Andrea Parri <parri.andrea@xxxxxxxxx> writes:

>> Correct me if I'm wrong, but currently vmbus_chan_sched() accesses
>> per-cpu list of channels on the same CPU so we don't need a spinlock to
>> guarantee that during an interrupt we'll be able to see the update if it
>> happened before the interrupt (in chronological order). With a global
>> list of relids, who guarantees that an interrupt handler on another CPU
>> will actually see the modified list?
>
> Thanks for pointing this out!
>
> The offer/resume path presents implicit full memory barriers, program
> -order after the array store which should guarantee the visibility of
> the store to *all* CPUs before the offer/resume can complete (c.f.,
>
> tools/memory-model/Documentation/explanation.txt, Sect. #13
>
> and assuming that the offer/resume for a channel must complete before
> the corresponding handler, which seems to be the case considered that
> some essential channel fields are initialized only later...)
>
> IIUC, the spin lock approach you suggested will work and be "simpler";
> an obvious side effect would be, well, a global synchronization point
> in vmbus_chan_sched()...
>
> Thoughts?

This is, of course, very theoretical as if we're seeing an interrupt for
a channel at the same time we're writing its relid we're already in
trouble.

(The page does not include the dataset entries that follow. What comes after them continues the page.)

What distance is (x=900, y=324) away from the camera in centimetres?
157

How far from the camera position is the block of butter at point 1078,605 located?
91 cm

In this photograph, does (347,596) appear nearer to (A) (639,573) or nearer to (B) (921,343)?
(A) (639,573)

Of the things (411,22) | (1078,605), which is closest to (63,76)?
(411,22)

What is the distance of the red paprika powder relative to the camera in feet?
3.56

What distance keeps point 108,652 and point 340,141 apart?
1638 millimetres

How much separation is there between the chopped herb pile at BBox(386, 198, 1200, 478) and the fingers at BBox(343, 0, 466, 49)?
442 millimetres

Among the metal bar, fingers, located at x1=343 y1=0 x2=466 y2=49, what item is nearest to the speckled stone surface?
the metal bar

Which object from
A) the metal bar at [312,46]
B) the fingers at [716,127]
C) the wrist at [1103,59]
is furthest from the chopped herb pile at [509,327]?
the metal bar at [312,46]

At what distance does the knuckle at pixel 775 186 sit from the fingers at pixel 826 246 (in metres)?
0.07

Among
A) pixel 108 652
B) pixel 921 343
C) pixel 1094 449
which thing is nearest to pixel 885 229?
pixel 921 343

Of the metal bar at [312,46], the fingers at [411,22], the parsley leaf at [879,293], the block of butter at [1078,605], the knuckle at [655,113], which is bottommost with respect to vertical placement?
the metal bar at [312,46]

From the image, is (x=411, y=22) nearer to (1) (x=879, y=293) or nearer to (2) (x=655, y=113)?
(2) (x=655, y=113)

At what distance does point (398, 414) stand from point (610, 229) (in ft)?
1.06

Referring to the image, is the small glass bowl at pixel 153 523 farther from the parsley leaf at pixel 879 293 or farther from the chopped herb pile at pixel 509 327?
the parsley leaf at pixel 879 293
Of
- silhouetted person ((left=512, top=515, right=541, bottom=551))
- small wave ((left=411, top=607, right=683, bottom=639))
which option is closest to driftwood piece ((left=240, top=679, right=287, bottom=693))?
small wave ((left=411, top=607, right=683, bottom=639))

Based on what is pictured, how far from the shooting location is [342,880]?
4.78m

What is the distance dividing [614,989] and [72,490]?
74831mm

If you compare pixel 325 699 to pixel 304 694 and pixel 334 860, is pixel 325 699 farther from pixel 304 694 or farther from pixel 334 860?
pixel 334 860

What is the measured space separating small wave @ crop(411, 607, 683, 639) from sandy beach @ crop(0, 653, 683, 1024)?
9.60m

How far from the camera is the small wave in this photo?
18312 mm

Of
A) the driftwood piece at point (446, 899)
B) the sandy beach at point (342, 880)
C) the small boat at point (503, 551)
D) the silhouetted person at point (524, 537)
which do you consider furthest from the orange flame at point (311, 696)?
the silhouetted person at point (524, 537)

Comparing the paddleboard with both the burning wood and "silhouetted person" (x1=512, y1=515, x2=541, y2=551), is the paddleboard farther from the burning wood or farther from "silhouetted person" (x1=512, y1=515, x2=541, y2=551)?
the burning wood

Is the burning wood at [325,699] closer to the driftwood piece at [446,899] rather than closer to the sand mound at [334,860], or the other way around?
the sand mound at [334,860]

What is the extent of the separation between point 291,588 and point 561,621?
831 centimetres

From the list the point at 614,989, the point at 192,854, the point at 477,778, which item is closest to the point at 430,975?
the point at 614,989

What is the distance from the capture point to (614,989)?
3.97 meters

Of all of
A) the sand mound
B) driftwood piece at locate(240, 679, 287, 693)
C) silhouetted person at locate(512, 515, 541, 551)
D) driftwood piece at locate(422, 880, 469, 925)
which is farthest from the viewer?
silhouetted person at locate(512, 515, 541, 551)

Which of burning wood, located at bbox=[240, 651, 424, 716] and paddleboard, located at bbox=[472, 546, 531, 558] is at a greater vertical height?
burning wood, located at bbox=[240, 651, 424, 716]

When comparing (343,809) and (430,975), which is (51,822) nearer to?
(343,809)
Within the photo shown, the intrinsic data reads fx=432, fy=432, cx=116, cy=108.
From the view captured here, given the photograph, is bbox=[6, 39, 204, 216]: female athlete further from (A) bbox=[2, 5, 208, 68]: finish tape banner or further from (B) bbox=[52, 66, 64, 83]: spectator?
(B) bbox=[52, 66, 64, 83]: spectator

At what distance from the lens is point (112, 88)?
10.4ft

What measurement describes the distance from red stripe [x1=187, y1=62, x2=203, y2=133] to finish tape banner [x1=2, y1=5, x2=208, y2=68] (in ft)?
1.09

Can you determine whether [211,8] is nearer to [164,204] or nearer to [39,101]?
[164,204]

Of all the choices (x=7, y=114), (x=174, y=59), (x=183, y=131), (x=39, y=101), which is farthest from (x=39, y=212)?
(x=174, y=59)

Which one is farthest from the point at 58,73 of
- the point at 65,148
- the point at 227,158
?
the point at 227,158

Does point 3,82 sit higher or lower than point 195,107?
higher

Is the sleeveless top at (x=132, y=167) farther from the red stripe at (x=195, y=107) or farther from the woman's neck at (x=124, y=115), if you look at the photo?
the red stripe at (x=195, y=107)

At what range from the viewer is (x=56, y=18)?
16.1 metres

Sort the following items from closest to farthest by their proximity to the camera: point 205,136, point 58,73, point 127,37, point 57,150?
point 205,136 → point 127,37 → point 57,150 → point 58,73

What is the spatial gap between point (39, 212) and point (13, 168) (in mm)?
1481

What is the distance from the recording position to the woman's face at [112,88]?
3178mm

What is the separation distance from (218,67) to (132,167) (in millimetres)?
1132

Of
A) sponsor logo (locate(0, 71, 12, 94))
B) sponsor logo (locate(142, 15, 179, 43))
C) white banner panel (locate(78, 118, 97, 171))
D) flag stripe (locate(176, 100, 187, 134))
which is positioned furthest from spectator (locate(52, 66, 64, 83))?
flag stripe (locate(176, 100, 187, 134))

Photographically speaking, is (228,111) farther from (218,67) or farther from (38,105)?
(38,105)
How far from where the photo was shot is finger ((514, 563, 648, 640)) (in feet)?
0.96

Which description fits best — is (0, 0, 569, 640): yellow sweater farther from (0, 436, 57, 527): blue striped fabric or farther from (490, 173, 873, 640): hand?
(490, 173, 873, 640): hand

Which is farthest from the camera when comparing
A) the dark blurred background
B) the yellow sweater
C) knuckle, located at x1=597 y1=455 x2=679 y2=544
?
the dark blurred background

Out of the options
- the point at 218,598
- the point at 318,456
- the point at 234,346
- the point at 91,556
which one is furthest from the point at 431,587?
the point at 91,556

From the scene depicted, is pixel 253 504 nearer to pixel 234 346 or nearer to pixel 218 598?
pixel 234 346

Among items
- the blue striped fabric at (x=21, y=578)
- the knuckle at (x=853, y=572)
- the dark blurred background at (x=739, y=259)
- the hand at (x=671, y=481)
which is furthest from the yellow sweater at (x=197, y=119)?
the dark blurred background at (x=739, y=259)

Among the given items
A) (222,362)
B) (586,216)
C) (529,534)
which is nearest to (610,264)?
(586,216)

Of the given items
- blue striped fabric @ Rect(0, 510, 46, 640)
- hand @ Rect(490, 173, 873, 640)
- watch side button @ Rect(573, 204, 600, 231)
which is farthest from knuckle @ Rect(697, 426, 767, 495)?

I can, however, try to suggest one tiny improvement:

vmbus_chan_sched() now clean the bit in the event page and then searches
for a channel with this relid; in case we allow the search to
(temporary) fail we can reverse the logic: search for the channel and
clean the bit only if we succeed. In case we fail, next time (next IRQ)
we'll try again and likely succeed. The only purpose is to make sure no
interrupts are ever lost. This may be an overkill, we may want to try
to count how many times (if ever) this happens.

Just a thought though.

--
Vitaly